What does Live for a Living mean to me?
I look at it as a tool to motivate other’s to be the best versions of themselves, regardless of the obstacles they’ve faced.
I have made the decision, very recently, to pursue a new career path in fitness. For the past several years fitness has been the main focus of my existence. I love watching people do things they didn’t know they were capable of doing. Especially women. Since starting this fitness journey, I’ve always wanted to make it a career, but I’ve been scared.
Fear is a liar.
We live in a world where women tear each other down. And, all my life I have either been told I’m not good enough, or I’ve felt like I’m not good enough.
Once upon a time in a land far away from here, I learned that people are mean. Now, my mother, rest her soul, taught me not to be mean. I wasn’t allowed to have a water gun growing up, because she felt like it promoted violence. She taught me to LOVE deep down into my core.
“You all have got to stop calling each other sluts and whores. It just makes it ok for guys to call you sluts and whores. “ - Ms Norbury
In the fifth grade, I was in the bathroom with my friends, and somebody farted. Somehow it was instantly blamed on me and the girls started singing, “Me, myself, and I, my pants are way too high, I don’t know why I farted but I won’t admit it.” I can remember almost nothing from middle school, but I remember this song.

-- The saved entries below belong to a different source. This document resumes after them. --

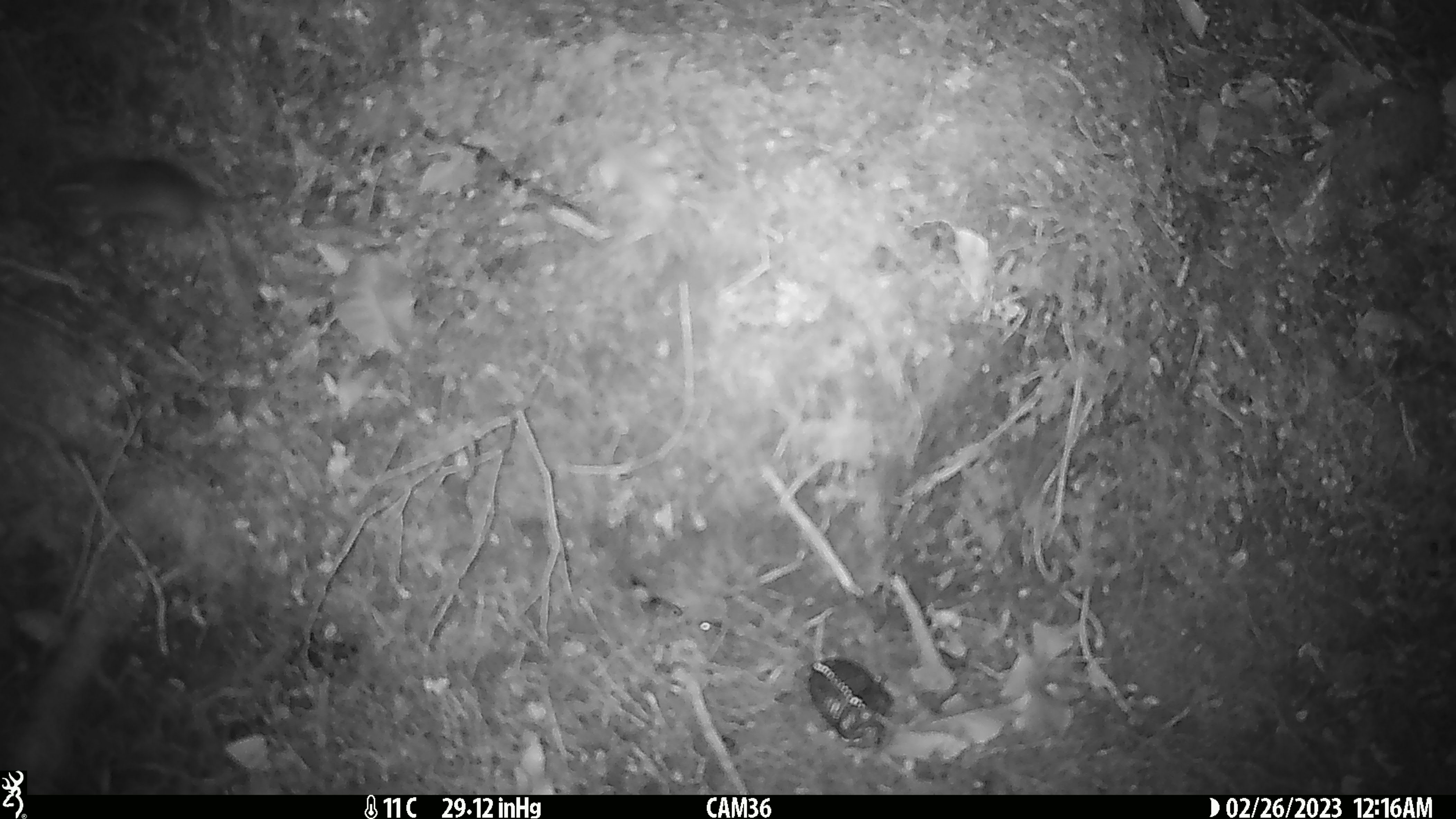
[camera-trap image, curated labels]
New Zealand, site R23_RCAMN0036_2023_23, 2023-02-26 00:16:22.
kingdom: Animalia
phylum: Chordata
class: Mammalia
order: Rodentia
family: Muridae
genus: Mus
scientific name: Mus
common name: mouse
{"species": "mouse (Mus)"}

Words hurt, man.
"Cause the players gonna play, play, play. And the haters gonna hate, hate, hate. Baby I'm just gonna shake, shake, shake, shake it off." - T. Swift
And since then, it’s been constant. I have always been told I was either too much of something, or not enough. In the past week I’ve been told I was fat, and also told that I’m too much of a barbie to ever be taken seriously, both by women. I’ve been slut shamed, told I’m too blonde, too muscular, I could continue, but it’s just a laundry list of insults that don’t really matter.

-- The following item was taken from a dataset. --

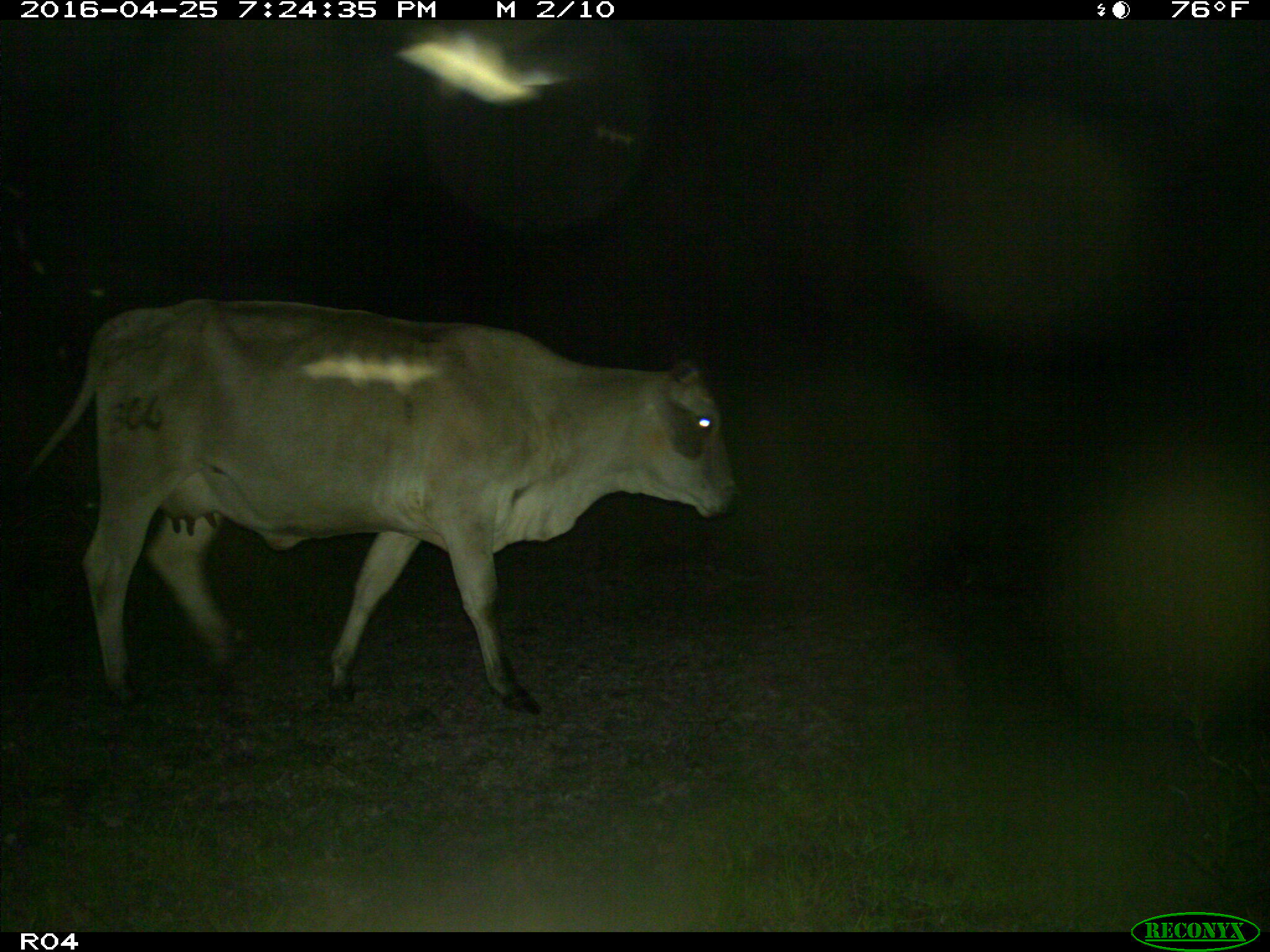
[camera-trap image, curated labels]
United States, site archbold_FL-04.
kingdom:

I’m taking a chance. Because I’ve believed in myself this far, everything I’ve ever wanted in life has just seemed to work out.
If you read that as I haven’t had struggles, I’ve survived a drug addiction, my mother killing herself, being raped, a failed marriage, and various other bullshit along the way, all of which you'll hear here or on my blog. I am not a victim, I am a survivor. And it is with that strength that I will find a thick enough skin to deflect the negativity and work on creating a positive bubble for growth both within myself, and to allow other’s a safe space for change.
I believe, that as I embark this journey, that I’ll develop skills that will make me a more valuable asset to the world. I’m going to continue to develop myself through online courses to make myself more marketable, while setting serious goals to incorporate fitness to empower women and strengthen children. Children are our building blocks for the future. I'm enrolled in a 200 hour yoga teacher training and I fully intend on getting other health and wellness certifications along my way.
I believe that I can encourage and build women up, and I can carry that torch. I believe that my story of transformation and strength will make a difference. And I will try my hardest to do it with a smile on my face, no matter how heavy the load gets.
Have you ever seen a woman do something she never thought possible? Fortunately, I’ve seen this during endurance events, in CrossFit gyms, in yoga studios, and it fuels my fire. I am committed to holding a metaphorical mirror in front of women showing them what they are made of.
I believe that I can help change the world.
So, please welcome me, as Live for a Living's Director of Operations, I am excited to embark on this journey and share with you along the way!